**** Given entries

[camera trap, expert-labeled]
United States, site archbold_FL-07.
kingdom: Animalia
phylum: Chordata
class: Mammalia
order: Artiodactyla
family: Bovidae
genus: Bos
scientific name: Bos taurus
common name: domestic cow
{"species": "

********

▶ **Work instructions**
Write out all the entries once more, exactly.

▶ **Response to this task**
[camera trap, expert-labeled]
United States, site archbold_FL-07.
kingdom: Animalia
phylum: Chordata
class: Mammalia
order: Artiodactyla
family: Bovidae
genus: Bos
scientific name: Bos taurus
common name: domestic cow
{"species": "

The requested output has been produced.